FIT-039

FIT-039 is a selective, ATP-competitive and orally active CDK9 inhibitor with an IC₅₀ of 5.8 μM for CKD9/cyclin T1. FIT-039 does not inhibit other CDKs and other kinases. FIT-039 inhibits replication of HSV-1 (IC₅₀ of 0.69 μM), HSV-2, human adenovirus, and human CMV. FIT-039 is a promising antiviral agent for inhibiting drug-resistant HSVs and other DNA viruses. In Vitro: FIT-039 (30 μM; 3 hours; HEK293 cells) treatment decreases phosphorylated CTD in the infected or noninfected cells to a level lower than that shown by Flavopiridol. FIT-039 reduces the expression levels of HSV-1 immediate-early genes (IEGs) and early and late genes^[1].

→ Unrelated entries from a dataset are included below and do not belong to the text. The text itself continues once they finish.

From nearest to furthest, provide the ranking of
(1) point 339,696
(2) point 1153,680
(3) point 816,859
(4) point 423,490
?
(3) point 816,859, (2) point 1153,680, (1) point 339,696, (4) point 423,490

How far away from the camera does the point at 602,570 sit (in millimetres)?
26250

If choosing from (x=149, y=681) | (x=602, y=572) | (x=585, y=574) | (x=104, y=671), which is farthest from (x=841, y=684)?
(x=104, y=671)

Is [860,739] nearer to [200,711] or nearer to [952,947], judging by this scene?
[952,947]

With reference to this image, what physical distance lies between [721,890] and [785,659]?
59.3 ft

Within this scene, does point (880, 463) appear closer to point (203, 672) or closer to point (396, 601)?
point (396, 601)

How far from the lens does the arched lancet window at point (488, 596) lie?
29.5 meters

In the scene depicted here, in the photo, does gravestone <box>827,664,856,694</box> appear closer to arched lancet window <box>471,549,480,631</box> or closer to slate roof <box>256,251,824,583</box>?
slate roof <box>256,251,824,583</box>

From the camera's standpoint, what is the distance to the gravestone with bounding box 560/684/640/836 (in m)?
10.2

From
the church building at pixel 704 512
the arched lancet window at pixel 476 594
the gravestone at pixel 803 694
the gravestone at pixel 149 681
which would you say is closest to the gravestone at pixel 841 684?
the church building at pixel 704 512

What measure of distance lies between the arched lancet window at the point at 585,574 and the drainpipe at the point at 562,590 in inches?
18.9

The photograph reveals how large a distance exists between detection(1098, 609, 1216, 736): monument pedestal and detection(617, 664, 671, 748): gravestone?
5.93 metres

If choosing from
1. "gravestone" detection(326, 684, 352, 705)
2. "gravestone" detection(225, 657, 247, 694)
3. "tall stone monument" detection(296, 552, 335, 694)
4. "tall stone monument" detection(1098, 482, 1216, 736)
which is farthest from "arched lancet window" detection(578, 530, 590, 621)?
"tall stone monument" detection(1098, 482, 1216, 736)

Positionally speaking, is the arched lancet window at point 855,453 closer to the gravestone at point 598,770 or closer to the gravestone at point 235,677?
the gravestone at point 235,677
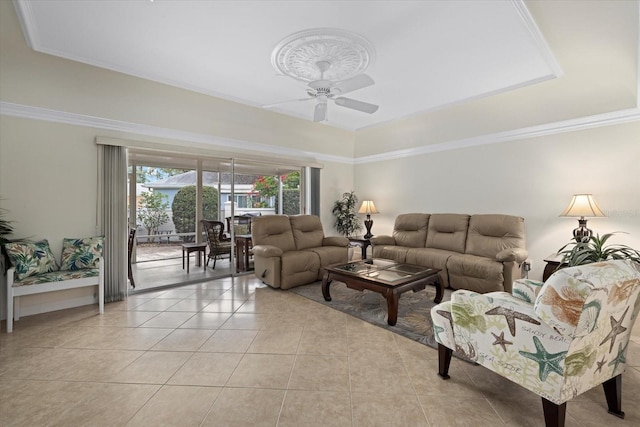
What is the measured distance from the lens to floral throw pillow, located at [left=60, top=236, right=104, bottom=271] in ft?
11.1

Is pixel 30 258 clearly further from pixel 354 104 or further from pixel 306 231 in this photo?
pixel 354 104

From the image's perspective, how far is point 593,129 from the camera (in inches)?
148

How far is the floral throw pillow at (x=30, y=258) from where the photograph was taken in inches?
117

FIT-039 inhibits replication of the HSV-1 genome in a dose-dependent manner (EC₅₀ and EC₈₀ are 0.69 μM and 4.0 μM, respectively)^[1].

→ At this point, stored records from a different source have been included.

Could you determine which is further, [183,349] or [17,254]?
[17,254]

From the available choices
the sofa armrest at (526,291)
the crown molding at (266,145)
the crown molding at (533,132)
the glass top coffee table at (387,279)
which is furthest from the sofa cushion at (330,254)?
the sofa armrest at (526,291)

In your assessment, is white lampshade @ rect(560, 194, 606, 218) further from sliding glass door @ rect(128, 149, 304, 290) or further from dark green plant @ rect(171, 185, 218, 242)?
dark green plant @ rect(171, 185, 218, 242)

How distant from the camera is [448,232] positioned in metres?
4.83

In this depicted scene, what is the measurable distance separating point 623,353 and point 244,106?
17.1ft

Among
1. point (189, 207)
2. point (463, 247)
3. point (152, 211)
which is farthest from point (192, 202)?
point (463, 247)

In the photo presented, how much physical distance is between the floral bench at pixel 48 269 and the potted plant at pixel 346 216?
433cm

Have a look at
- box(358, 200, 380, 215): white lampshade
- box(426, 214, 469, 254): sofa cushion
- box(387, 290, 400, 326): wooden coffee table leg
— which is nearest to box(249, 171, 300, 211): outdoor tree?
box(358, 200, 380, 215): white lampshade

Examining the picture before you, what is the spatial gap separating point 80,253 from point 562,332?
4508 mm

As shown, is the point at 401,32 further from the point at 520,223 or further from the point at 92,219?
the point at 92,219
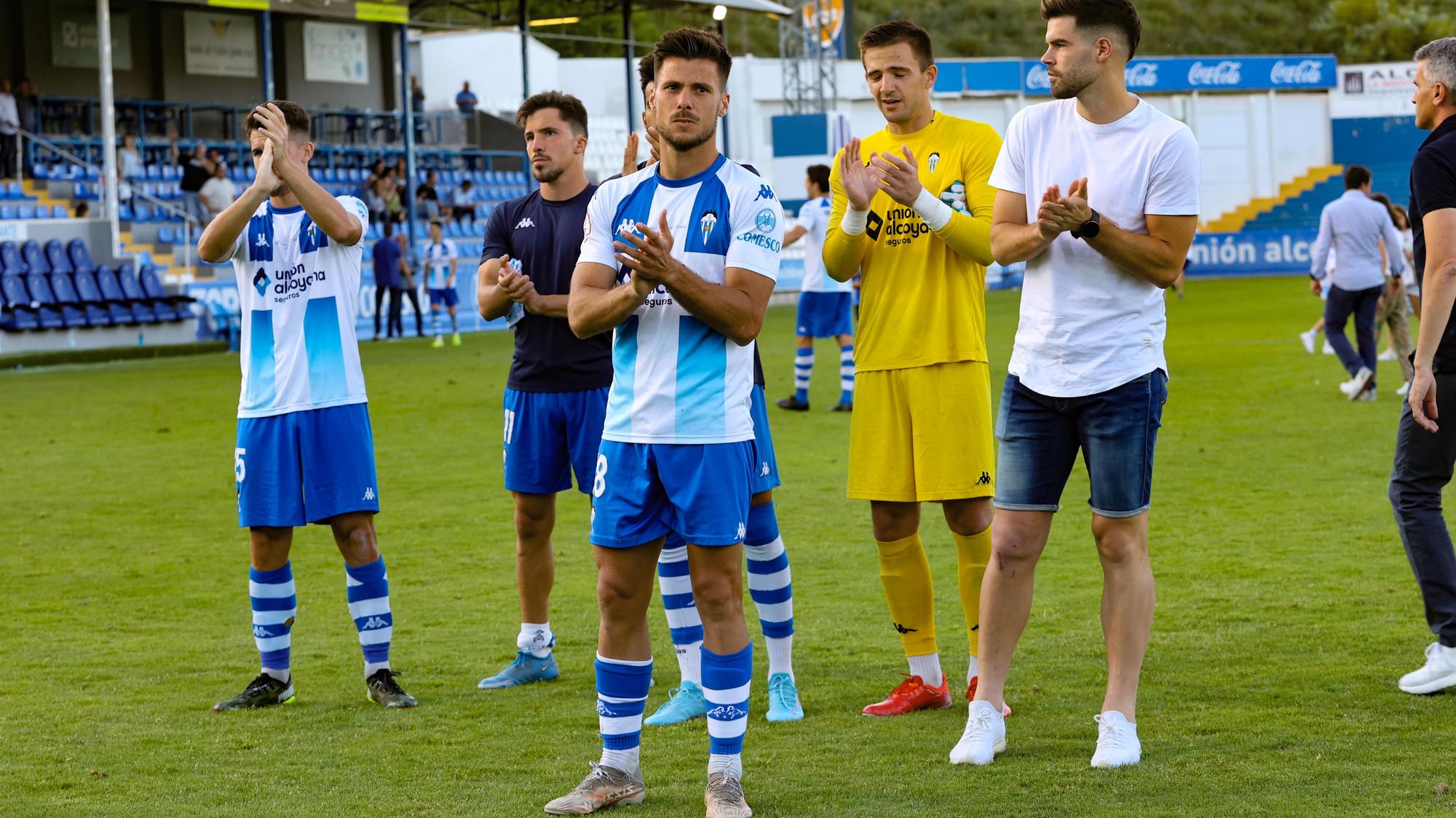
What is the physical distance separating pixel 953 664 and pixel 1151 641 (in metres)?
0.80

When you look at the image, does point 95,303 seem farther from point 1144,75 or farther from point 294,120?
point 1144,75

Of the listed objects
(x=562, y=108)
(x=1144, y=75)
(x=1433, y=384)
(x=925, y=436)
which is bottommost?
(x=925, y=436)

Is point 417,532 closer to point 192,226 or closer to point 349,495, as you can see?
point 349,495

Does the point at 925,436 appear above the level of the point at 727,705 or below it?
above

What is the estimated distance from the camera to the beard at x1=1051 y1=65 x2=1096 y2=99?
4.52 metres

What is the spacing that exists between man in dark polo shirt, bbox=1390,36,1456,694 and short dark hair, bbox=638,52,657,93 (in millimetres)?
2468

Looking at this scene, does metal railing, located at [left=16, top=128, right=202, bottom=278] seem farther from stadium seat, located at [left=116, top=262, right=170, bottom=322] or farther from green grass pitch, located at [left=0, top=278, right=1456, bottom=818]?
green grass pitch, located at [left=0, top=278, right=1456, bottom=818]

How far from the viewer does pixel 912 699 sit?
536cm

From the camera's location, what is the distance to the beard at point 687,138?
4.19m

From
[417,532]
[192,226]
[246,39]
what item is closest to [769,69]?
[246,39]

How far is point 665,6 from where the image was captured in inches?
1407

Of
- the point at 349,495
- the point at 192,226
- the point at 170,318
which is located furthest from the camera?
the point at 192,226

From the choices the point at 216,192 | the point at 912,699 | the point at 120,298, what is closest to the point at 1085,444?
the point at 912,699

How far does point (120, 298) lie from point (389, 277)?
4.40 meters
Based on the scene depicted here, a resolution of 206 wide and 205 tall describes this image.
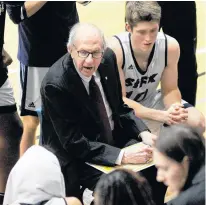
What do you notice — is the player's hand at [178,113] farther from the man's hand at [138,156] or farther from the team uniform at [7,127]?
the team uniform at [7,127]

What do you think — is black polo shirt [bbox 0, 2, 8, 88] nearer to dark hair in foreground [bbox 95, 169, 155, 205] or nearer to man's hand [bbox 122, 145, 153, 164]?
man's hand [bbox 122, 145, 153, 164]

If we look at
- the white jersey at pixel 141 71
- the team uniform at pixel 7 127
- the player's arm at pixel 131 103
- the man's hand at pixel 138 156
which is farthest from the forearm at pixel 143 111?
the team uniform at pixel 7 127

FIT-039 potently suppresses 8 kinases (GSK3β, PKN1, haspin, p70s6K, DYRK1B, GSK3α, IRR, and DYRK3) other than CDK9 on the 332-kinase panel. These kinases are involved in the replication of various viruses^[1]. In Vivo: Treatment with the FIT-039 ointment twice a day suppresses skin lesions and rescues mice (male BALB/c mice injected with HSV-1) from lethality in a dose-dependent manner. The healing of lesions is observed with 5% to 10% FIT-039 ointment, leading to the complete regression of zosteriform spread on day 10, which is also observed with the 5% ACV ointment^[1].
FIT-039 does not affect body weight gain in mice administrated with an overdose of this compound (1000 mg/kg/d) for 14 days, and no changes are observed in biological markers in their blood^[1].